A second significant omission — again because it is evidence contrary to the belief embraced — is that only Democrats become lawyers and only Democratic lawyers reach the high levels of our government. That is not right. For example, the person who sent this email — on a federally funded, taxpayer paid email account — works for a Republican Congressman seeking to replace Republican Senator Pete Domenici, a lawyer. And, as I have noted elsewhere, 78% of all federal judges in the United States today were appointed by Republican presidents. Seven of the nine members of the Supreme Court were put there by a Republican president. None are liberals. No mention is made of all the lawyers working in the Republican controlled Executive Branch.
Even the Republican lawyer-president Richard Nixon is absent. I wonder why?
The piece misses entirely the downside of legislator-lawyers. Lawyers, by training and inclination, are verbal. Most believe that problems can be solved by talking and writing. That is true only some of the time.
In addition, most political beliefs are emotionally based and not rational; you don’t talk people out of them, although lawyers are always trying. Innumerable scientific studies show that all of us reject factual information that collides with our emotional beliefs. Emotion trumps reason.

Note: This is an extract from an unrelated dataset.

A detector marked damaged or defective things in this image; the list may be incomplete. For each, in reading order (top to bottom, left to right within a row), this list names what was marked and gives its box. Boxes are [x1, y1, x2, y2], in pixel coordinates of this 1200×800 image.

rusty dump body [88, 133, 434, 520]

Besides, the author is crying “Wolf!” The current Congress has 215 lawyers, but it also has 189 businessmen and women. And, just to pick another profession at random, 128 are veterans of the military. It is a risky business, this smearing of Congressmen on the basis of prior occupation; you end up criticizing our soldiers. (Or professional musicians. There are three of those in Congress.)

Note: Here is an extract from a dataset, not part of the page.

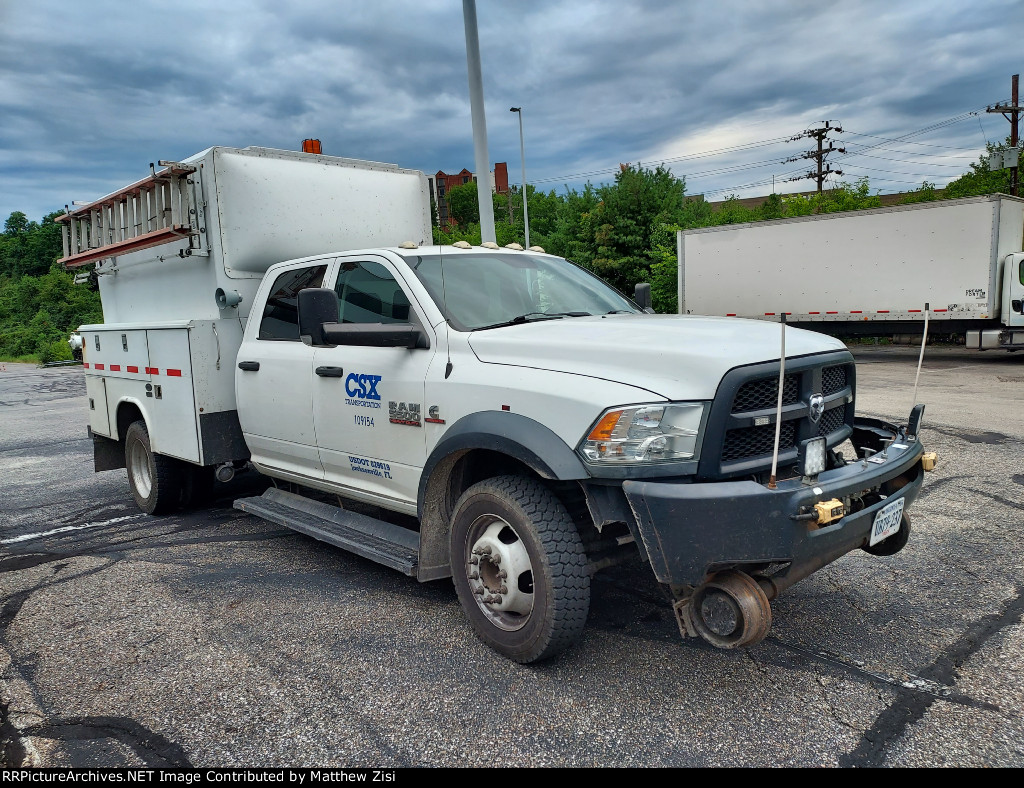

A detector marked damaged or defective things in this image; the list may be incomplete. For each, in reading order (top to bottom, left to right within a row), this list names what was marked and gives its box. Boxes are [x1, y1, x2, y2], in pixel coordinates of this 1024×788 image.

This piece adds nothing to our civic discourse. Patriots do not engage in such folderol, they converse with fellow citizens with respect. Lawyers are often well-deserving butts of lawyer jokes. (How do you save a drowning lawyer? Take your foot off his head.) But lawyers are useful. Many are capitalism’s mechanics: They grease our economic wheels by making business transactions possible. Many more operate the executive branches of the federal and state governments. Some still strive mightily as courtroom adversaries. (Half of those work for businesses, not employees of businesses.) And a few go into politics.

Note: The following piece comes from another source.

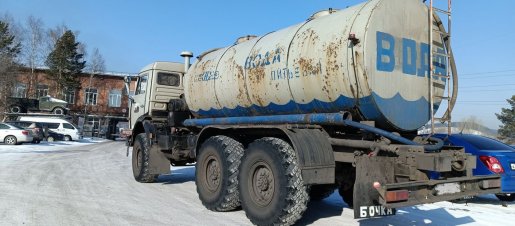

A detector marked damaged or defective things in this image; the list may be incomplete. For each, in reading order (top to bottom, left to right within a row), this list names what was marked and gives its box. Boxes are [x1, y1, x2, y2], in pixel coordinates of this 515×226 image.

Politics, like other professions, is an honorable calling — if pursued honorably. So is a life spent teaching, serving in the military, treating illnesses or being a lawyer. Lawyers are trained to communicate clearly and to persuade, two of the most important skills of a successful politician. As Republican-lawyer John Yoo reminds us, they also serve as constitutional advisers, deal-makers, and investigators.
Small wonder then that they gravitate to politics and governing. Where would the nation be had it not been blessed with some of these lawyers: Thomas Jefferson, Alexander Hamilton, John Adams, James Madison, Daniel Webster, John Marshall, Robert Jackson, Thurgood Marshall?
Let me say this again: It does nothing to help meet our Nation’s challenges to scapegoat one another. We’re all in this together. And the overwhelming majority of us are people of good will. Even the lawyers.
Which reminds me, the author leaves out one of the most skilled lawyers of the Illinois bar. From humble, unschooled beginnings he rose to be one of the most famous lawyers in Illinois. He represented the titans of capitalism of those days, the railroads, arguing several cases on their behalf before the Supreme Court of Illinois. He even argued one case before the United States Supreme Court. And he represented the downtrodden and oppressed as well, occasionally defending even accused murderers, sometimes for free. He went into politics too. As a Republican. His name was Abraham Lincoln.